To do ->
1 - Please print the part of the forum thread on visa wait times from "## melandabdul (Sep" up to and including "there is a way.".
2 - Give what follows in the forum thread on visa wait times, starting right after its last line.

Text section ->
== Segment start ==
Back on topic, what's the quickest PMV offshore Visa application from Philippines applicant? I'm seeing 4 months if the application is lodged decision ready.


----------



## abc (Sep 11, 2012)

Romulus said:


> Back on topic, what's the quickest PMV offshore Visa application from Philippines applicant? I'm seeing 4 months if the application is lodged decision ready.


I have a friend her pmv took 3 months that's the quickest offshore from Philippines.Maybe it's case to case basis because some spouse(309) granted 3 months and half


----------



## kelvintino (Feb 8, 2013)

Hello goodevening to u i am new in this forum i am a student here in malaysia but originaly from Africa and i have applied for malaysia pcc for almst 1mnth now still waiting, so do u knw how long it will take to get the pcc??? Pls hlp me cos my studrnt visa is runing out…And i need it asap for my migration to australia, so is there any way i can get it asap,ur hlp will be highly appreciated thanks…


----------



## kelvintino (Feb 8, 2013)

Hello every one goodevening i am new in this forum i am a student here in malaysia but originaly from Nigeria and i have applied for malaysia pcc for almst 1mnth now still waiting, so do u knw how long it will take to get the pcc??? Pls hlp me cos my studrnt visa is runing out…And i need it asap for my migration to australia, so is there any way i can get it asap,ur hlp will be highly appreciated thanks


----------



## melandabdul (Sep 1, 2012)

kelvintino said:


> Hello every one goodevening i am new in this forum i am a student here in malaysia but originaly from Nigeria and i have applied for malaysia pcc for almst 1mnth now still waiting, so do u knw how long it will take to get the pcc??? Pls hlp me cos my studrnt visa is runing out&#8230;And i need it asap for my migration to australia, so is there any way i can get it asap,ur hlp will be highly appreciated thanks


Post this as a separate thread to get the best chance of the help you require....though I doubt there is anyway to speed things up...but I hope for you there is a way.


----------



## kelvintino (Feb 8, 2013)

Pls direct me were i can post this thnks...


----------



## kttykat (Oct 30, 2012)

kelvintino said:


> Pls direct me were i can post this thnks...


Start new thread in Immigration and visa forum.

Kttykat


----------



## kelvintino (Feb 8, 2013)
== Segment end ==
(Items in the dataset)
== Segment start ==
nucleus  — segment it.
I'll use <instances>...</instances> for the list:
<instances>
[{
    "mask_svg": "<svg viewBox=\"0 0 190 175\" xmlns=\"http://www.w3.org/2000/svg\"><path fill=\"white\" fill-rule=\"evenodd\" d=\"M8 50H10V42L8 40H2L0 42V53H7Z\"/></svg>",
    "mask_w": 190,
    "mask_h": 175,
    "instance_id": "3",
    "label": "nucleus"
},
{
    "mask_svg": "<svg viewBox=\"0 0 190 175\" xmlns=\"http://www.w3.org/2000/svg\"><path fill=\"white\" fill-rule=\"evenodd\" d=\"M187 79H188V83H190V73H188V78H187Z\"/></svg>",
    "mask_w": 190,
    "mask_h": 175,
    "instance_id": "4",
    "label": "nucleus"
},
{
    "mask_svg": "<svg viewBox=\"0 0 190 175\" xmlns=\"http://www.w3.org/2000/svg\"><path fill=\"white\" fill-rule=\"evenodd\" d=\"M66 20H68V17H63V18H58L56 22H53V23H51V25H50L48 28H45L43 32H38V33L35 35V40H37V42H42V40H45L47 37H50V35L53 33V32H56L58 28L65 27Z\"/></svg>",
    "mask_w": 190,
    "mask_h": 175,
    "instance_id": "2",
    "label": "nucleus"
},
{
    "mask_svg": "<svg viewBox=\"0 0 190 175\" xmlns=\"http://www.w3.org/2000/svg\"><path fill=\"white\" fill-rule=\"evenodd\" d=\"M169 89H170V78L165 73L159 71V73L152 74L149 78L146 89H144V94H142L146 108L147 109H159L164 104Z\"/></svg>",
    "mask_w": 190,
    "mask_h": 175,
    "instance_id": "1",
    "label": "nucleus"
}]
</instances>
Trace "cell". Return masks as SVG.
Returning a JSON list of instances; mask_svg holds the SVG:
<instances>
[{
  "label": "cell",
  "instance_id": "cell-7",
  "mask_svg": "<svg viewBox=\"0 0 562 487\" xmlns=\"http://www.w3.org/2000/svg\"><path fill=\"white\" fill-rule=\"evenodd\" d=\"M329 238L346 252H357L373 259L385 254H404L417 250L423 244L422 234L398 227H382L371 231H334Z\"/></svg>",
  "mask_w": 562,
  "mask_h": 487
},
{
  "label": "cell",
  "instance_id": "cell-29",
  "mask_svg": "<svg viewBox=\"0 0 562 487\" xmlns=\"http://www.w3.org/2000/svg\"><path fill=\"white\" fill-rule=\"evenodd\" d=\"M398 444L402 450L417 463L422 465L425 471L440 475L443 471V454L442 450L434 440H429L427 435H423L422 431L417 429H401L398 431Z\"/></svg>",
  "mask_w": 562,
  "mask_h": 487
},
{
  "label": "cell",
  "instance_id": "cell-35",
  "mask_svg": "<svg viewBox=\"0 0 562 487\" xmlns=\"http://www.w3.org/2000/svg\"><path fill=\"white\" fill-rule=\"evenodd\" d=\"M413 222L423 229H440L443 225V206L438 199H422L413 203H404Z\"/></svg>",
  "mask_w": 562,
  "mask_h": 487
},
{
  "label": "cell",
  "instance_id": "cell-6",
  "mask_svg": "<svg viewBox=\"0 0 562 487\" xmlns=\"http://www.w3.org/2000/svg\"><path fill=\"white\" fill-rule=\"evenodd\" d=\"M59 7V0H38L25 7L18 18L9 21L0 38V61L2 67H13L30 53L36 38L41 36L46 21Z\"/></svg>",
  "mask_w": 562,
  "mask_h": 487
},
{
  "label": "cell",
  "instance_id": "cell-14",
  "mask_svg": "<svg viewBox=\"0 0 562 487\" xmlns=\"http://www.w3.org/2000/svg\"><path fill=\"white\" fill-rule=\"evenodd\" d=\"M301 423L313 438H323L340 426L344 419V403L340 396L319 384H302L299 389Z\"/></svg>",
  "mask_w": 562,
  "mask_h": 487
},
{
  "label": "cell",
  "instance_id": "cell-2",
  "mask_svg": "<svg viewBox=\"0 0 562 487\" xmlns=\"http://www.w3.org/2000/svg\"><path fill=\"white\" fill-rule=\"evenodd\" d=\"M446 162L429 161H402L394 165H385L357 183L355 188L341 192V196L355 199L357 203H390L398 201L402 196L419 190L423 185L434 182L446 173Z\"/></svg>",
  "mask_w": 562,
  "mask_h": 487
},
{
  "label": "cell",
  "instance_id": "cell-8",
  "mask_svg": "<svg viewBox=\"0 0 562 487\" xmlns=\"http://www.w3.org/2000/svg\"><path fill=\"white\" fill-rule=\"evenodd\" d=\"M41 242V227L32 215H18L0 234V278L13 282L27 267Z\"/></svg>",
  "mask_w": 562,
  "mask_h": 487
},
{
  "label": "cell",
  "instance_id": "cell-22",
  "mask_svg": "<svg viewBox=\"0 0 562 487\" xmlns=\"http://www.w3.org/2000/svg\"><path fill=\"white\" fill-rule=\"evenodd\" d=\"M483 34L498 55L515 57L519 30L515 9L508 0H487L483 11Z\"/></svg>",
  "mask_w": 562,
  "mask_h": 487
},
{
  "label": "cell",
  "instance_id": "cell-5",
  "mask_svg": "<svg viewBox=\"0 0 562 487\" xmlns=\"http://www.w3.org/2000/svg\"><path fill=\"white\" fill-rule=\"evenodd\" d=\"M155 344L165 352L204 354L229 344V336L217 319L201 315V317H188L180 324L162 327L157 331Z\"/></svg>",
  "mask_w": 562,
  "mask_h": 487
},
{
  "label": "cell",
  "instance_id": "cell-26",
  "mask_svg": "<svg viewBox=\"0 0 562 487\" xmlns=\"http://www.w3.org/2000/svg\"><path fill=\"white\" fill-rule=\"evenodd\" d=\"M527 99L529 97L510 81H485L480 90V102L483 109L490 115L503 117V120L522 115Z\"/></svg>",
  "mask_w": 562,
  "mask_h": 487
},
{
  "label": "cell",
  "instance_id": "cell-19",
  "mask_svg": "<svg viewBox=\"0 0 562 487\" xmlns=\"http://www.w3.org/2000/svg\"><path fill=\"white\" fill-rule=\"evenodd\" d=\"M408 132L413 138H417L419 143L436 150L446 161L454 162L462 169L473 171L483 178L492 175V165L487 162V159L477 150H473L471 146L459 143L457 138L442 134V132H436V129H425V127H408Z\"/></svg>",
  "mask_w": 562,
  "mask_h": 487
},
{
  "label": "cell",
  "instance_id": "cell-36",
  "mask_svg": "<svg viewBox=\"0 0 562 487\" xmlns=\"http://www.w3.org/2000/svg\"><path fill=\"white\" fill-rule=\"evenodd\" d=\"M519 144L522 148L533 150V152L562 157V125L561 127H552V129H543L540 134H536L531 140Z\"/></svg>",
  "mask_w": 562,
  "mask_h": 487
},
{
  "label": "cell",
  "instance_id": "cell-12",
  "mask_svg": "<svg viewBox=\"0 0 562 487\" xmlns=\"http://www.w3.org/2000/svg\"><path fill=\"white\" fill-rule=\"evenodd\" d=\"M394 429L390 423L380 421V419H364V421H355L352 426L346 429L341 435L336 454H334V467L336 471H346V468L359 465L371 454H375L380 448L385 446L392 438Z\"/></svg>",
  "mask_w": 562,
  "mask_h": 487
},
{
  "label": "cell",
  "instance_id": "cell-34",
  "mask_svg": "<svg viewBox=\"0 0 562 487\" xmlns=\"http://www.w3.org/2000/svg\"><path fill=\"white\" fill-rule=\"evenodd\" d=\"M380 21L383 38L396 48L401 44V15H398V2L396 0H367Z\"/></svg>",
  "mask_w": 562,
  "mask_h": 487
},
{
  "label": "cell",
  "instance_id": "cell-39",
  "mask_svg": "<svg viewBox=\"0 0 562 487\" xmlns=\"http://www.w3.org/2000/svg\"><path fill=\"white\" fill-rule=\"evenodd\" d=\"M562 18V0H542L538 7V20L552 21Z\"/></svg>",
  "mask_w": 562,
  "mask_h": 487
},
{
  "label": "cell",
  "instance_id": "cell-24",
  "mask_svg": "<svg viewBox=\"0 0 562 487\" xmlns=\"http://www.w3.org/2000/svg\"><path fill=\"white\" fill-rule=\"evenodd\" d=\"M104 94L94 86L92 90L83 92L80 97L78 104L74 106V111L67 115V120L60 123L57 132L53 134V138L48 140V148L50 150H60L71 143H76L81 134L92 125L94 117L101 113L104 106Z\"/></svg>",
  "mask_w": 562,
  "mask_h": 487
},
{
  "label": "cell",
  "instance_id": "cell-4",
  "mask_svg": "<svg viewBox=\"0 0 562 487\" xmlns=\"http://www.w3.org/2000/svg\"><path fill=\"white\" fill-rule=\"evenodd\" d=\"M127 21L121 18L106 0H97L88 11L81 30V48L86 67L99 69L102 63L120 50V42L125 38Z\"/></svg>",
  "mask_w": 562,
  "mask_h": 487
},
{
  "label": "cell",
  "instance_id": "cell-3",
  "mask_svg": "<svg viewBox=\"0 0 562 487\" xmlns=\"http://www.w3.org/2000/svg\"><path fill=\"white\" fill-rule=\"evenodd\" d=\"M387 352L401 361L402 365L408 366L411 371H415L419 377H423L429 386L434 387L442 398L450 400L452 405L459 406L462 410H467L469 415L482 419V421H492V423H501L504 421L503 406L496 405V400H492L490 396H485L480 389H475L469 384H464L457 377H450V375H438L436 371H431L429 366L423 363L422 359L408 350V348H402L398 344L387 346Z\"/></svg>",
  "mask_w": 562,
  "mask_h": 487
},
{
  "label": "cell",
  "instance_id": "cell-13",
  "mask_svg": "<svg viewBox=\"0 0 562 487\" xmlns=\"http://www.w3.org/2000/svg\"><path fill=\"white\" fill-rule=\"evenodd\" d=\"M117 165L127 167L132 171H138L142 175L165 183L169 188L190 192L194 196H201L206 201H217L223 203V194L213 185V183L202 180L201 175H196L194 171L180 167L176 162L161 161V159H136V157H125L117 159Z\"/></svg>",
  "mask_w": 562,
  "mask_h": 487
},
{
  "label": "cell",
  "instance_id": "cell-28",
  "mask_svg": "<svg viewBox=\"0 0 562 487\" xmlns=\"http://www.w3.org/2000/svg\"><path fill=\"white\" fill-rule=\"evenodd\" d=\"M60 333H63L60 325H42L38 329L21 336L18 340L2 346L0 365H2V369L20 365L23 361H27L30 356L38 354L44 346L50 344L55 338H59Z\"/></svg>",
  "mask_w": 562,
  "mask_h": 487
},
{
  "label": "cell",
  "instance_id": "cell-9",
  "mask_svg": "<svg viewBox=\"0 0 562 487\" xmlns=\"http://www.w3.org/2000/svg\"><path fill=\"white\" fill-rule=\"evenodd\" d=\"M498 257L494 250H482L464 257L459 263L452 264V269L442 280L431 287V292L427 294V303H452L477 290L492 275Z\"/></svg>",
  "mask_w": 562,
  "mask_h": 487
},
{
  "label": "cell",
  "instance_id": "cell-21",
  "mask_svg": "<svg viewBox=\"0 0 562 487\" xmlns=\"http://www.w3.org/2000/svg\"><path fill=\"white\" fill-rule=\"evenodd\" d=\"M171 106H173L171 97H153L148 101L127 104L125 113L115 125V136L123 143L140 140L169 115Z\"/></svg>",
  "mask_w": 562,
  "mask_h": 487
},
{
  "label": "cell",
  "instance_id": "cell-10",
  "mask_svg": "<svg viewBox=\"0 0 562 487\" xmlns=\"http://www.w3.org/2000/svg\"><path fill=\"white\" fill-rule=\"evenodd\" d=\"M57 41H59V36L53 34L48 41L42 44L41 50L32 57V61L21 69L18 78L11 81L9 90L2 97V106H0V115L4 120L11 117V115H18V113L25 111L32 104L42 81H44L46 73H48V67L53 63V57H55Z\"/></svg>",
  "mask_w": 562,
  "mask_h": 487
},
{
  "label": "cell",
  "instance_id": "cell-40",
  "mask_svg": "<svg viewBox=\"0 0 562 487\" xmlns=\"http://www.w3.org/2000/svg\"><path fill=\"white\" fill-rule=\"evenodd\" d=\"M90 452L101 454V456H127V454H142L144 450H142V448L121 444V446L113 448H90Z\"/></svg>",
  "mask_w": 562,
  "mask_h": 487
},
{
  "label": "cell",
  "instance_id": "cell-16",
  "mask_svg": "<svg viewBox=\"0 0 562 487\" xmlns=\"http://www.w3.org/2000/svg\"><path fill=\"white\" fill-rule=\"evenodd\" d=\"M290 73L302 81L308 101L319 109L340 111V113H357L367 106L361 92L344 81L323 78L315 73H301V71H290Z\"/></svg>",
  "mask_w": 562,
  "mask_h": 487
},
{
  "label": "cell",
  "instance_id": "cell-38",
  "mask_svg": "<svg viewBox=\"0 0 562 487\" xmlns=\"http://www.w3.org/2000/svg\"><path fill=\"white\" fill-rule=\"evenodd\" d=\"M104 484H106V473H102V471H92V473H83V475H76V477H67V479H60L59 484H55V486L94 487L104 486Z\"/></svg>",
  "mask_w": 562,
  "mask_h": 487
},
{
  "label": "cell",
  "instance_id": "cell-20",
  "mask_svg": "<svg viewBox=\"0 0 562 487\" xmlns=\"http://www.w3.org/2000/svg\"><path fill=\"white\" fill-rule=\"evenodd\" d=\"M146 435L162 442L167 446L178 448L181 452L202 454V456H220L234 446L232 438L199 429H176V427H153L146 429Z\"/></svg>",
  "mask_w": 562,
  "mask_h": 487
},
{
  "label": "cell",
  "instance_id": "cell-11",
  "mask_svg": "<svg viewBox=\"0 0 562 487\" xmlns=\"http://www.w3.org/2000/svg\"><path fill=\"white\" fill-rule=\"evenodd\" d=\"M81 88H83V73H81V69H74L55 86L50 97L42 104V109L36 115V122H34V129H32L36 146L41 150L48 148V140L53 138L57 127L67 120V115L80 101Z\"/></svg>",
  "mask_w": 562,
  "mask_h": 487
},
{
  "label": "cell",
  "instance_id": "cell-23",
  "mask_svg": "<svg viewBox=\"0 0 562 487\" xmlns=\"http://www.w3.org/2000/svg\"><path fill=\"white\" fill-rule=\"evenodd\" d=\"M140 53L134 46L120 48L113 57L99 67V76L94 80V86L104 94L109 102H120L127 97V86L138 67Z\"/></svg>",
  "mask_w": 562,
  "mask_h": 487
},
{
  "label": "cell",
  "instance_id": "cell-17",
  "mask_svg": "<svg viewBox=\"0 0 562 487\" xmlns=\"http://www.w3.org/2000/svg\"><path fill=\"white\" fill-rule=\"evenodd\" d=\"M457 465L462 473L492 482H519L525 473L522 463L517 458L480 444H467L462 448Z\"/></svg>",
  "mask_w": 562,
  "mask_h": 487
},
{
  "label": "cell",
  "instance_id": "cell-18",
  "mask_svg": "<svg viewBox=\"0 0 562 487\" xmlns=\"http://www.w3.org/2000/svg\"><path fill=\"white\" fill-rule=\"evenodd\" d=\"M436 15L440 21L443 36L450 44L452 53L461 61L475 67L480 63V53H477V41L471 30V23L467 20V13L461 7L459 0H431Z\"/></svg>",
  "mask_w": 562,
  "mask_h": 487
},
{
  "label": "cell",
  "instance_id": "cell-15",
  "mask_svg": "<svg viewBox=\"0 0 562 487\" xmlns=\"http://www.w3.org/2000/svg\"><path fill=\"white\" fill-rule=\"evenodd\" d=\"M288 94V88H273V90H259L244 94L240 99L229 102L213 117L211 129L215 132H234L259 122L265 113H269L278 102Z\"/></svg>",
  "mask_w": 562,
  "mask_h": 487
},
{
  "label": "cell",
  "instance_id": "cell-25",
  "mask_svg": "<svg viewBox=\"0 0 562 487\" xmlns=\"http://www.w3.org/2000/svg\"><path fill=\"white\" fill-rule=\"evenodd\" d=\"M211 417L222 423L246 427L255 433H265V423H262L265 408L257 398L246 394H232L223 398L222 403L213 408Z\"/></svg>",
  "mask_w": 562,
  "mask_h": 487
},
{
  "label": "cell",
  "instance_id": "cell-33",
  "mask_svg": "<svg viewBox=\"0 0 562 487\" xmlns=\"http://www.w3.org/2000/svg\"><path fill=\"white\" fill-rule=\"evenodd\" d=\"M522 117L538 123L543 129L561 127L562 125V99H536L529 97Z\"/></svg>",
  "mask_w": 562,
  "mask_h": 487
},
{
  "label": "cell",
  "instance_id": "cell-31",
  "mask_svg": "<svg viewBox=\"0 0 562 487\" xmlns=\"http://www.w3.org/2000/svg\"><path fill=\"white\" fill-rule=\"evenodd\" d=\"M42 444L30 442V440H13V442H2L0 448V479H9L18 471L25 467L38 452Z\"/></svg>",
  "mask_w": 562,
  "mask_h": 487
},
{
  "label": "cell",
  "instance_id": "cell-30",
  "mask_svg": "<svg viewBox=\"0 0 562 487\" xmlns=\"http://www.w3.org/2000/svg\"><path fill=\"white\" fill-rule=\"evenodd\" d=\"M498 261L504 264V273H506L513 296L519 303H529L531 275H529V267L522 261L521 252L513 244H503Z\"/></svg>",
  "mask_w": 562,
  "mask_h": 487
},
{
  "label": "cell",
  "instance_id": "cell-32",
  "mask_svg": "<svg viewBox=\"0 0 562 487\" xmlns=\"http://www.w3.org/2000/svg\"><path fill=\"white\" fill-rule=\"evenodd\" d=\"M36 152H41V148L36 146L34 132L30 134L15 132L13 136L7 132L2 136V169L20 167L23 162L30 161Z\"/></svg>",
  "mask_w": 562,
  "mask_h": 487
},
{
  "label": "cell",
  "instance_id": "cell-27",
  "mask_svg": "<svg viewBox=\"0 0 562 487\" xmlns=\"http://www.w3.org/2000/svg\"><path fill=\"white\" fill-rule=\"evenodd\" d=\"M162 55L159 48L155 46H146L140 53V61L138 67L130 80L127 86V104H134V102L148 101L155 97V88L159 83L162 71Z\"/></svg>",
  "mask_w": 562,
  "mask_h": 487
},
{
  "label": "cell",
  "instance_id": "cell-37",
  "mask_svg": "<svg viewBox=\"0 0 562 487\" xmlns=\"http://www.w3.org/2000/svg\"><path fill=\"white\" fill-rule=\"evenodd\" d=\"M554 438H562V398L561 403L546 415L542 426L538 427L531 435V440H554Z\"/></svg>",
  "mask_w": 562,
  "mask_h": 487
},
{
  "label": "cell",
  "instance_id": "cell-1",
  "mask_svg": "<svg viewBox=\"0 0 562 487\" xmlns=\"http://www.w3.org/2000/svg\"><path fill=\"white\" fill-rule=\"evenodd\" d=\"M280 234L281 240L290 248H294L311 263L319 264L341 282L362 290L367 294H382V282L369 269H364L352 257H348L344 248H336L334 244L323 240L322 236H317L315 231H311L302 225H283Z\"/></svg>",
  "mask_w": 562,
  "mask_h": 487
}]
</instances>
== Segment end ==
Answers for each item ->
1 -
## melandabdul (Sep 1, 2012)

kelvintino said:


> Hello every one goodevening i am new in this forum i am a student here in malaysia but originaly from Nigeria and i have applied for malaysia pcc for almst 1mnth now still waiting, so do u knw how long it will take to get the pcc??? Pls hlp me cos my studrnt visa is runing out&#8230;And i need it asap for my migration to australia, so is there any way i can get it asap,ur hlp will be highly appreciated thanks


Post this as a separate thread to get the best chance of the help you require....though I doubt there is anyway to speed things up...but I hope for you there is a way.

2 -
I dnt knw how to open a new thread pls hlp me thnk


----------



## kttykat (Oct 30, 2012)

kelvintino said:


> I dnt knw how to open a new thread pls hlp me thnk


Use the "post new thread" button

Kttykat


----------



## melandabdul (Sep 1, 2012)

Here's the link to the booklet http://www.immi.gov.au/allforms/booklets/1127.pdf


----------



## Zamaussie (Jan 16, 2012)

G'day !! everyone.....finally i got a chance to be on the net. How are the visas coming for everyone. Myself just busy with wedding preps.


----------



## Zamaussie (Jan 16, 2012)

melandabdul said:


> Here's the link to the booklet http://www.immi.gov.au/allforms/booklets/1127.pdf


Hey did you get your visa?


----------



## melandabdul (Sep 1, 2012)

Zamaussie said:


> G'day !! everyone.....finally i got a chance to be on the net. How are the visas coming for everyone. Myself just busy with wedding preps.


Hey there....glad to hear you are planning for your future and that all is well for you 

No news on my front but I expect they will be looking at Oct applicants in April so I will holding tight till them and hoping we will not get treated like so many of our poor African brothers and sisters and put in an endless waiting game.

Thanks for asking and checking an eye on us xxx


----------



## kelvintino (Feb 8, 2013)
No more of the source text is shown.